Greedy algorithm for picking files to compact.

Summary: It is best if we pick the largest file to compact in a level. This reduces the write amplification factor for compactions. Each level has an auxiliary data structure called files_by_size_ that sorts all files by their size. This data structure is updated when a new version is created. Test Plan: make check Differential Revision: https://reviews.facebook.net/D6195
2012-10-25 18:21:54 -07:00 · 2012-10-25 18:21:54 -07:00 · 5b0fe6c73b
commit 5b0fe6c73b
parent 8fb5f40468
2 changed files with 63 additions and 30 deletions
--- a/db/version_set.cc
+++ b/db/version_set.cc
@ -268,6 +268,7 @@ static bool NewestFirst(FileMetaData* a, FileMetaData* b) {

 Version::Version(VersionSet* vset, uint64_t version_number)
    : vset_(vset), next_(this), prev_(this), refs_(0),
+      files_by_size_(vset->NumberLevels()),
      file_to_compact_(NULL),
      file_to_compact_level_(-1),
      compaction_score_(vset->NumberLevels()),
@ -564,6 +565,11 @@ class VersionSet::Builder {
  Version* base_;
  LevelState* levels_;

+  typedef struct fsize {
+    int index;
+    FileMetaData* file;
+  } Fsize;
+
 public:
  // Initialize a builder with the files from *base and other info from *vset
  Builder(VersionSet* vset, Version* base)
@ -616,6 +622,7 @@ class VersionSet::Builder {
          }
        }
      }
+      assert(v->files_[level].size() == v->files_by_size_[level].size());
    }
 #endif
  }
@ -712,8 +719,9 @@ class VersionSet::Builder {
      for (; base_iter != base_end; ++base_iter) {
        MaybeAddFile(v, level, *base_iter);
      }
-      CheckConsistency(v);
    }
+    UpdateFilesBySize(v);
+    CheckConsistency(v);
  }

  void MaybeAddFile(Version* v, int level, FileMetaData* f) {
@ -730,6 +738,34 @@ class VersionSet::Builder {
      files->push_back(f);
    }
  }
+
+  static bool compareSize(const Fsize& first, const Fsize& second) {
+    return (first.file->file_size > second.file->file_size);
+  }
+
+  void UpdateFilesBySize(Version* v) {
+    
+    for (int level = 0; level < vset_->NumberLevels(); level++) {
+      // populate a temp vector for sorting based on size
+      const std::vector<FileMetaData*>& files = v->files_[level];
+      std::vector<Fsize> temp(files.size());
+      for (unsigned int i = 0; i < files.size(); i++) {
+        temp[i].index = i;
+        temp[i].file = files[i];
+      }
+
+      // do the sort based on file size
+      std::sort(temp.begin(), temp.end(), compareSize);
+      assert(temp.size() == files.size());
+
+      // initialize files_by_size_
+      std::vector<int>& files_by_size = v->files_by_size_[level];
+      for (unsigned int i = 0; i < temp.size(); i++) {
+        files_by_size.push_back(temp[i].index);
+      }
+      assert(v->files_[level].size() == v->files_by_size_[level].size());
+    }
+  }
 };

 VersionSet::VersionSet(const std::string& dbname,
@ -1575,7 +1611,7 @@ Compaction* VersionSet::PickCompactionBySize(int level) {

  // level 0 files are overlapping.

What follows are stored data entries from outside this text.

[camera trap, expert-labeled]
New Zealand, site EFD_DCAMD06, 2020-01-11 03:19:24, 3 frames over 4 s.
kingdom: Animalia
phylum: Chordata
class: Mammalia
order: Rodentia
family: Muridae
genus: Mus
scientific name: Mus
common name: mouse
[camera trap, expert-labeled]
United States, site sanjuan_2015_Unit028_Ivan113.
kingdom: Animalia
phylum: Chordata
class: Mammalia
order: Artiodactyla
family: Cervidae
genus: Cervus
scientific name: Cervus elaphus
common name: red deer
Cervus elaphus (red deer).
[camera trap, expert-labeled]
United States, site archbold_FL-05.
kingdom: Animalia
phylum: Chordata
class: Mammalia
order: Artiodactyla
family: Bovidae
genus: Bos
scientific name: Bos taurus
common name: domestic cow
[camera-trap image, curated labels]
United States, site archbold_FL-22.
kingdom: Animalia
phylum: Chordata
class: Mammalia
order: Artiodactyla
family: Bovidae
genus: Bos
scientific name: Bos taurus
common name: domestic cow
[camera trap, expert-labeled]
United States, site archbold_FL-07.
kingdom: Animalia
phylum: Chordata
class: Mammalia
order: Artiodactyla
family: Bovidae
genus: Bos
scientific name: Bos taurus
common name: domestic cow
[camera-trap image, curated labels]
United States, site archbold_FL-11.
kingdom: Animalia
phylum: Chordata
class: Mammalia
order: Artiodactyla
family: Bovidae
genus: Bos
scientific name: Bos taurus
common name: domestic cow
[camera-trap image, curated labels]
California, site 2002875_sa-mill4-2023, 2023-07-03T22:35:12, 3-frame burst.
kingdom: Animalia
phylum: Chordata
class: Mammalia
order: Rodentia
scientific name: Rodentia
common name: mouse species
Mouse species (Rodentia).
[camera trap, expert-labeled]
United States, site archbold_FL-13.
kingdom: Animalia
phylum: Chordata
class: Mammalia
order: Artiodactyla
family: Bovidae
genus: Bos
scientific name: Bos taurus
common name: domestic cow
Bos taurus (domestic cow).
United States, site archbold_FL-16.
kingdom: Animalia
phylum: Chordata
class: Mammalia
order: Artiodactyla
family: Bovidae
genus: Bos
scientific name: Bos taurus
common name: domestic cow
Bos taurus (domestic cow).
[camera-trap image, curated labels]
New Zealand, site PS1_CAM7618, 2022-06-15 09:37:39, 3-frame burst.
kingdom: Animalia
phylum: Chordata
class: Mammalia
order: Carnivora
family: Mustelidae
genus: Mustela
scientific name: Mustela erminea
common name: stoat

So we cannot pick more
  // than one concurrent compactions at this level. This
-  // cold be made better by looking at key-ranges that are
+  // could be made better by looking at key-ranges that are
  // being compacted at level 0.
  if (level == 0 && compactions_in_progress_[level].size() == 1) {
    return NULL;
@ -1586,41 +1622,31 @@ Compaction* VersionSet::PickCompactionBySize(int level) {
  c = new Compaction(level, MaxFileSizeForLevel(level),
      MaxGrandParentOverlapBytes(level), NumberLevels());

-  // remember the first file that is not being compacted
-  int firstIndex = -1;
+  // Pick the largest file in this level that is not already
+  // being compacted
+  std::vector<int>& file_size = current_->files_by_size_[level];
+  for (unsigned int i = 0; i < file_size.size(); i++) {
+    int index = file_size[i];
+    FileMetaData* f = current_->files_[level][index];
+
+    // check to verify files are arranged in descending size
+    assert((i == file_size.size() - 1) ||
+          (f->file_size >= current_->files_[level][file_size[i+1]]->file_size));

-  // Pick the first file that comes after compact_pointer_[level]
-  for (size_t i = 0; i < current_->files_[level].size(); i++) {
-    FileMetaData* f = current_->files_[level][i];
    // do not pick a file to compact if it is being compacted
    // from n-1 level.
    if (f->being_compacted) {
      continue;
    }
-    if (firstIndex == -1) {
-      firstIndex = i;
+    // Do not pick this file if its parents at level+1 are being compacted.
+    // Maybe we can avoid redoing this work in SetupOtherInputs
+    if (ParentFilesInCompaction(f, level)) {
+      continue;
    }
+    c->inputs_[0].push_back(f);
+    break;
+  }

-    // Pick a file that has a key-range larger than the range
-    // we picked in the previous call to PickCompaction.
-    if (compact_pointer_[level].empty() ||
-        icmp_.Compare(f->largest.Encode(), compact_pointer_[level]) > 0) {
-      // Do not pick this file if its parents at level+1 are being compacted.
-      // Maybe we can avoid redoing this work in SetupOtherInputs
-      if (ParentFilesInCompaction(f, level)) {
-        continue;
-      }
-      c->inputs_[0].push_back(f);
-      break;
-    }
-  }
-  if (c->inputs_[0].empty() && firstIndex != -1) {
-    // Wrap-around to the beginning of the key space
-    FileMetaData* f = current_->files_[level][firstIndex];
-    if (!f->being_compacted && !ParentFilesInCompaction(f, level)) {
-      c->inputs_[0].push_back(f);
-    }
-  }
  if (c->inputs_[0].empty()) {
    delete c;
    c = NULL;
--- a/db/version_set.h
+++ b/db/version_set.h
@ -124,9 +124,16 @@ class Version {
  Version* prev_;               // Previous version in linked list
  int refs_;                    // Number of live refs to this version

-  // List of files per level
+  // List of files per level, files in each level are arranged
+  // in increasing order of keys
  std::vector<FileMetaData*>* files_;

+  // A list for the same set of files that are stored in files_,   
+  // but files in each level are now sorted based on file 
+  // size. The file with the largest size is at the front.
+  // This vector stores the index of the file from files_.
+  std::vector< std::vector<int> > files_by_size_;
+
  // Next file to compact based on seek stats.
  FileMetaData* file_to_compact_;
  int file_to_compact_level_;